:: SUPPLIED MATERIAL
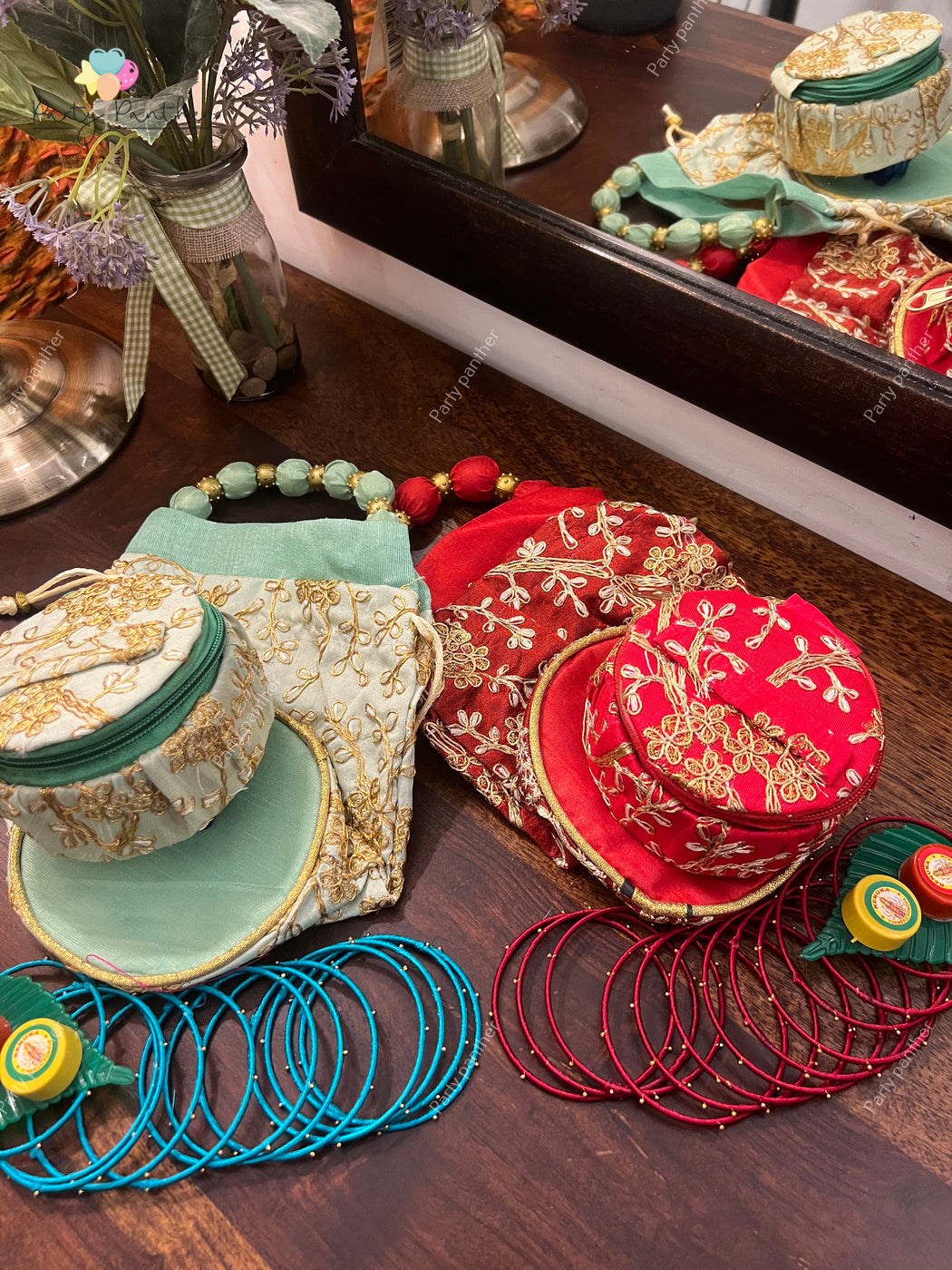 Return gift combo - Gorgeous Potli bags with Bangle Box, Bangles, Blouse bit, Kumkum and turmeric.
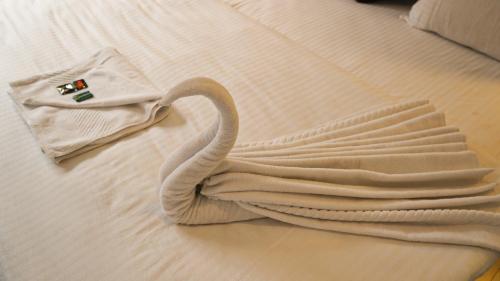 a swan laying on a bed with a towel at Hotel Sherabling in Gangtok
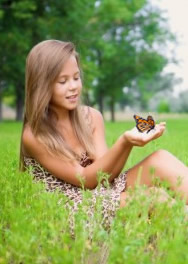 beautiful girl releases monarch butterfly near Virginia beach.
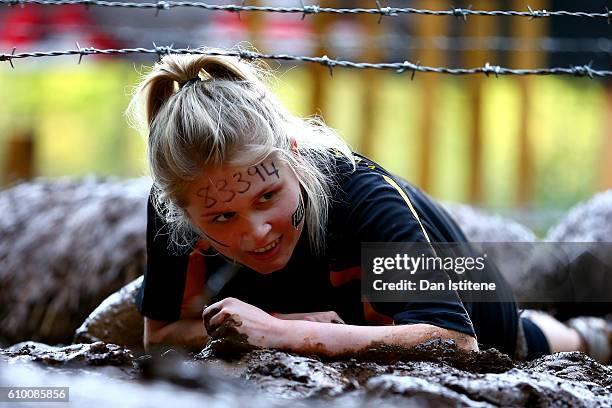 Participant tackles the Kiss of Mud during the 2016 Tough Mudder - London South at Holmbush Farm on September 24, 2016 in Horsham, England.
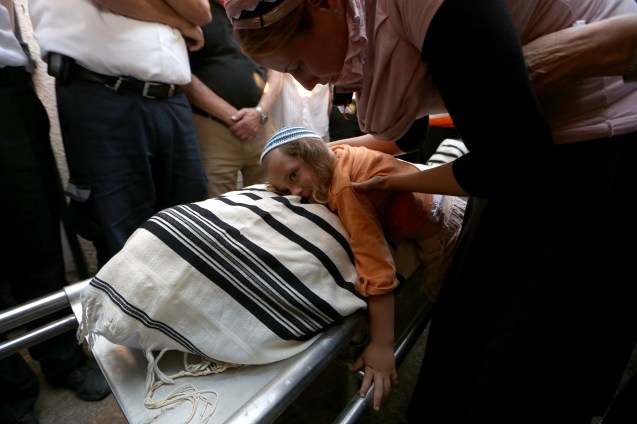 The son of the Jewish settler Eviatar Borovsky touches the body of his father during his funeral at the village of Kfar Hasidim, near Haifa, Israel, 30 April 2013. Borovsky was allegedly stabbed to death by a Palestinian Fatah operative from a village near Tulkarem earlier on 30 April at the Tapauch Junction in the northern West Bank. @EPA/ABIR SULTAN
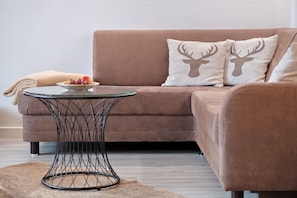A brown sofa with two deer head pillows, a glass coffee table with a woven base, and a plate of fruit on the sofa.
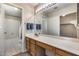 Bathroom featuring a large mirror, vanity, and a shower with tub combo at 4725 E Brown Rd # 59, Mesa, AZ 85205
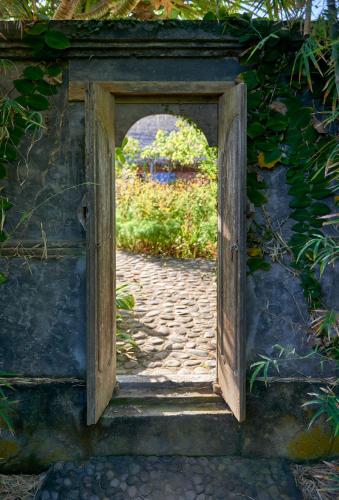 an open door leading to a brick path at Jasri Bay Hideaway in Jasri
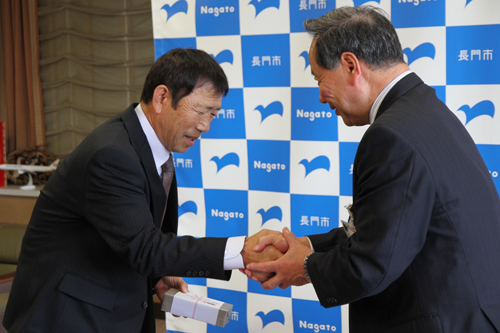 大西市長から記念品を受け取り、握手を交わす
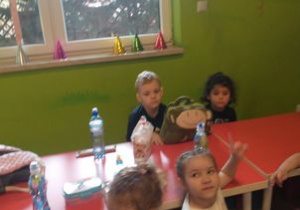 Dzieci siedzą przy stoliku i jedzą .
::::
TASK REQUIREMENTS => Write out each line of the data above as a JSON list of strings, one string per line, skipping any blank lines and leaving out the pictures.

EXERCISE RESPONSE =>
[
  " Return gift combo - Gorgeous Potli bags with Bangle Box, Bangles, Blouse bit, Kumkum and turmeric.",
  " a swan laying on a bed with a towel at Hotel Sherabling in Gangtok",
  " beautiful girl releases monarch butterfly near Virginia beach.",
  " Participant tackles the Kiss of Mud during the 2016 Tough Mudder - London South at Holmbush Farm on September 24, 2016 in Horsham, England.",
  " The son of the Jewish settler Eviatar Borovsky touches the body of his father during his funeral at the village of Kfar Hasidim, near Haifa, Israel, 30 April 2013. Borovsky was allegedly stabbed to death by a Palestinian Fatah operative from a village near Tulkarem earlier on 30 April at the Tapauch Junction in the northern West Bank. @EPA/ABIR SULTAN",
  "A brown sofa with two deer head pillows, a glass coffee table with a woven base, and a plate of fruit on the sofa.",
  " Bathroom featuring a large mirror, vanity, and a shower with tub combo at 4725 E Brown Rd # 59, Mesa, AZ 85205",
  " an open door leading to a brick path at Jasri Bay Hideaway in Jasri",
  " 大西市長から記念品を受け取り、握手を交わす",
  " Dzieci siedzą przy stoliku i jedzą ."
]